**TASK INSTRUCTIONS**
Copy everything in the decoded-string problem from "3. S starts" down to "letter onto the tape.". Switch "tape" to "ribbon" wherever it occurs in that passage.

**SOURCE**
^^^^^^^^

0880. Decoded String at Index

880. Decoded String at Index #

Problem #

An encoded string S is given. To find and write the decoded string to a tape, the encoded string is read one character at a time and the following steps are taken:

If the character read is a letter, that letter is written onto the tape. If the character read is a digit (say d), the entire current tape is repeatedly written d-1 more times in total. Now for some encoded string S, and an index K, find and return the K-th letter (1 indexed) in the decoded string.

Example 1:


Input: S = "leet2code3", K = 10
Output: "o"
Explanation: 
The decoded string is "leetleetcodeleetleetcodeleetleetcode".
The 10th letter in the string is "o".

Example 2:


Input: S = "ha22", K = 5
Output: "h"
Explanation: 
The decoded string is "hahahaha".  The 5th letter is "h".

Example 3:


Input: S = "a2345678999999999999999", K = 1
Output: "a"
Explanation: 
The decoded string is "a" repeated 8301530446056247680 times.  The 1st letter is "a".

Note:

  1. 2 <= S.length <= 100
  2. S will only contain lowercase letters and digits 2 through 9.
  3. S starts with a letter.
  4. 1 <= K <= 10^9
  5. The decoded string is guaranteed to have less than 2^63 letters.

Problem Summary #

Given an encoded string S. To find the decoded string and write it to a tape, read one character at a time from the encoded string and take the following steps:

  • If the character read is a letter, write that letter onto the tape.
  • If the character read is a digit (for example d), the entire current tape will be written repeatedly d-1 more times in total.

^^^^^^^^

**Segmentation data**
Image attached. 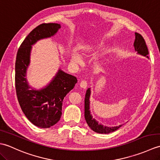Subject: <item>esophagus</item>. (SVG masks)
Instances as JSON below:
<instances>
[{"label": "esophagus", "mask_w": 160, "mask_h": 160, "mask_svg": "<svg viewBox=\"0 0 160 160\" xmlns=\"http://www.w3.org/2000/svg\"><path fill=\"white\" fill-rule=\"evenodd\" d=\"M87 85H88V82L86 80H82L80 83V87H82V89H86L87 87Z\"/></svg>", "instance_id": "1"}]
</instances>
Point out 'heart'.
I'll use <instances>...</instances> for the list:
<instances>
[{
	"label": "heart",
	"mask_w": 160,
	"mask_h": 160,
	"mask_svg": "<svg viewBox=\"0 0 160 160\" xmlns=\"http://www.w3.org/2000/svg\"><path fill=\"white\" fill-rule=\"evenodd\" d=\"M71 58H72L73 62L75 63H80L82 62L80 56L76 51H73L72 53H71Z\"/></svg>",
	"instance_id": "obj_1"
}]
</instances>
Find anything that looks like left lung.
<instances>
[{"label":"left lung","instance_id":"obj_1","mask_svg":"<svg viewBox=\"0 0 160 160\" xmlns=\"http://www.w3.org/2000/svg\"><path fill=\"white\" fill-rule=\"evenodd\" d=\"M135 40L134 42V47L135 51L138 52V53L141 54V55L148 58V50L147 45H146V42L144 38L142 36V35H140V33H135ZM90 93V89H88L85 95V100H84V118H85L86 122L87 124L89 125V127L95 132H98V133L105 134L109 133V132H112L116 131L120 127H122V125L113 127H105V126L98 124V122H96L94 119L92 118V116H91V115L90 114L89 111Z\"/></svg>","mask_w":160,"mask_h":160}]
</instances>
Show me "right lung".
I'll list each match as a JSON object with an SVG mask.
<instances>
[{"label": "right lung", "instance_id": "right-lung-1", "mask_svg": "<svg viewBox=\"0 0 160 160\" xmlns=\"http://www.w3.org/2000/svg\"><path fill=\"white\" fill-rule=\"evenodd\" d=\"M60 28L57 23H42L36 27L23 40L16 55L15 86L20 108L32 124L43 128L52 127L60 120L64 98L73 89L77 78L59 70L48 86L36 91L30 89L25 77L32 45L53 36Z\"/></svg>", "mask_w": 160, "mask_h": 160}]
</instances>
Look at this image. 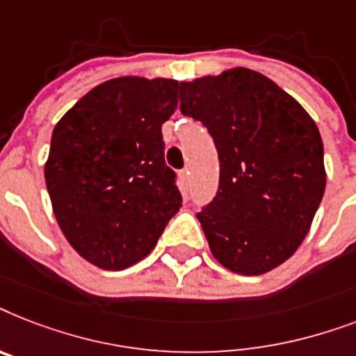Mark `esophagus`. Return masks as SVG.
Here are the masks:
<instances>
[{
  "label": "esophagus",
  "mask_w": 356,
  "mask_h": 356,
  "mask_svg": "<svg viewBox=\"0 0 356 356\" xmlns=\"http://www.w3.org/2000/svg\"><path fill=\"white\" fill-rule=\"evenodd\" d=\"M180 180H181V187L187 191V189H189V169L180 170Z\"/></svg>",
  "instance_id": "1"
}]
</instances>
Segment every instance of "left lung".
Here are the masks:
<instances>
[{
  "mask_svg": "<svg viewBox=\"0 0 356 356\" xmlns=\"http://www.w3.org/2000/svg\"><path fill=\"white\" fill-rule=\"evenodd\" d=\"M180 112L207 129L220 176L196 213L218 263L264 274L294 254L325 191L323 143L311 115L268 76L237 67L180 82Z\"/></svg>",
  "mask_w": 356,
  "mask_h": 356,
  "instance_id": "left-lung-1",
  "label": "left lung"
}]
</instances>
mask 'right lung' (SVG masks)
I'll return each instance as SVG.
<instances>
[{
  "instance_id": "add662e5",
  "label": "right lung",
  "mask_w": 356,
  "mask_h": 356,
  "mask_svg": "<svg viewBox=\"0 0 356 356\" xmlns=\"http://www.w3.org/2000/svg\"><path fill=\"white\" fill-rule=\"evenodd\" d=\"M178 82L121 76L88 92L53 130L45 184L73 248L104 270L152 252L181 207L161 124Z\"/></svg>"
}]
</instances>
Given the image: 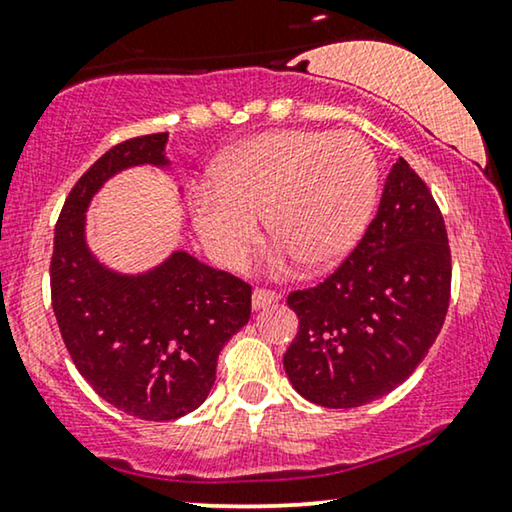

^^^^^^^^

**REPLY**
3. S starts with a letter.
  4. 1 <= K <= 10^9
  5. The decoded string is guaranteed to have less than 2^63 letters.

Problem Summary #

Given an encoded string S. To find the decoded string and write it to a ribbon, read one character at a time from the encoded string and take the following steps:

  • If the character read is a letter, write that letter onto the ribbon.